Super savers, assemble!
A Principal Financial Group report of 1,700 “super savers” revealed what most were willing to give up on their way to financial freedom. These “super savers” manage to contribute at least 15% of their earnings toward their retirement plans, with the majority committing $17,000 or more. Their top sacrifice? Driving an older vehicle, which nearly half (48%) of savers reported doing. Other popular trade-offs included owning a modest home (42%), traveling less than they’d prefer (39%), and doing DIY projects instead of hiring help (38%).
What if your goal isn’t retirement, but a dream home?
Then you’re not alone: 44% of millennials list buying a home as one of their top two savings goals over the next five years, with some going to extreme lengths to make their dream home a reality. One 30-year-old managed to save up for a million-dollar listing in pricey Sydney, Australia by trading eating out for meals at home composed of only tuna, rice, and salad. For five years, Mattia Bondanza and his partner lived off these $1.78 USD meals (plus homemade coffee and the occasional pasta dish), using the accumulated savings to put down a deposit on a new $1.15 million AUD home.
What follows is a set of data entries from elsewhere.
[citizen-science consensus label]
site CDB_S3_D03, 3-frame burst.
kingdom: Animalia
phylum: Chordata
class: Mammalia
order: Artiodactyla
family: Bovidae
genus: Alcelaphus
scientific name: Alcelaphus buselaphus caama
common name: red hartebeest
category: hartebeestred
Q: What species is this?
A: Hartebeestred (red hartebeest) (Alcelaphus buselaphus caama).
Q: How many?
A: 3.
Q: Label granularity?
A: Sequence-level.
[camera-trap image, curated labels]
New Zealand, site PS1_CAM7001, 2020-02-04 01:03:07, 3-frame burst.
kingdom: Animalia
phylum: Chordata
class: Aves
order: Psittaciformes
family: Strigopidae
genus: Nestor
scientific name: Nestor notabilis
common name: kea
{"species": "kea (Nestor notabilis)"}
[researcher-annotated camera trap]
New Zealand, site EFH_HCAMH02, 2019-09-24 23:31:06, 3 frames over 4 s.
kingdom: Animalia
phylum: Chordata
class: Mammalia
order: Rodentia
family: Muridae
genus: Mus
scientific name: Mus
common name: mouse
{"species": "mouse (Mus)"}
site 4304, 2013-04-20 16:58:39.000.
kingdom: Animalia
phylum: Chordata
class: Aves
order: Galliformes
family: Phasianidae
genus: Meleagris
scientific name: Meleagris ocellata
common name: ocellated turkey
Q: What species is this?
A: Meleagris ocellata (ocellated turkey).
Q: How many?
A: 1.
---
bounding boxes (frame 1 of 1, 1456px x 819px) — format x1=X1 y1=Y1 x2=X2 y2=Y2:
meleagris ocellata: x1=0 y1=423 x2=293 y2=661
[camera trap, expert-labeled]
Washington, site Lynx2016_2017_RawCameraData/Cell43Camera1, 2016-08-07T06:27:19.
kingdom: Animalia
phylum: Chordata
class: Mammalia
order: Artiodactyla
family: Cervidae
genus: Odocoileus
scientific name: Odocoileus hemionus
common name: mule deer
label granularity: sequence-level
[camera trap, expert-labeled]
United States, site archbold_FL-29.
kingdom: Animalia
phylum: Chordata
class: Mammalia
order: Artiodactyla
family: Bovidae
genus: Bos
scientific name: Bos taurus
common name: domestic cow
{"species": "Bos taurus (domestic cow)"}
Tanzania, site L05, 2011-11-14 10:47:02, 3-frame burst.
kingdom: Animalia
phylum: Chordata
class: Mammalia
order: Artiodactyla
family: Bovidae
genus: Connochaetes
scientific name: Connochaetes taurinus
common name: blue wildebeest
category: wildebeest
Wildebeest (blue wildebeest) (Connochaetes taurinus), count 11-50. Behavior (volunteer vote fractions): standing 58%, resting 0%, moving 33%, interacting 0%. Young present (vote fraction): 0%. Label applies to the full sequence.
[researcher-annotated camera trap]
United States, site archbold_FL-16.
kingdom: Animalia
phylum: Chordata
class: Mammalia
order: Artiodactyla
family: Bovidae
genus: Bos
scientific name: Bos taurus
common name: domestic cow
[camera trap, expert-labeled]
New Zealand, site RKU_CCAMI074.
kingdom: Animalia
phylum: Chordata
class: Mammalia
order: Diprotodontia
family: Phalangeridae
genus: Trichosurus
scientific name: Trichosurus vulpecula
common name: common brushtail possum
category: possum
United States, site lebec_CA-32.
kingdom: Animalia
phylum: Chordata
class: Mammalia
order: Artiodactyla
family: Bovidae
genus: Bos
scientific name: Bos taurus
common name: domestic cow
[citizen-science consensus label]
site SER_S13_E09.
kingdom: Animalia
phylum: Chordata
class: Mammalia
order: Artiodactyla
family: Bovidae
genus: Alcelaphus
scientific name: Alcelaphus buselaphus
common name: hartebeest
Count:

But it’s not all canned fishes and retirement wishes
It’s important to remember these savers aren’t cutting back in every aspect of their lives. They still enjoy splurges that align with their values, whether that’s dining out, entertainment, or home improvement projects. But the key is that this spending is done within the limits of a budget that already has a sizable chunk allocated toward long-term goals like retirement. And are the sacrifices worth it? Definitely, according to the respondents; 98% feel financially secure due to their savings habits.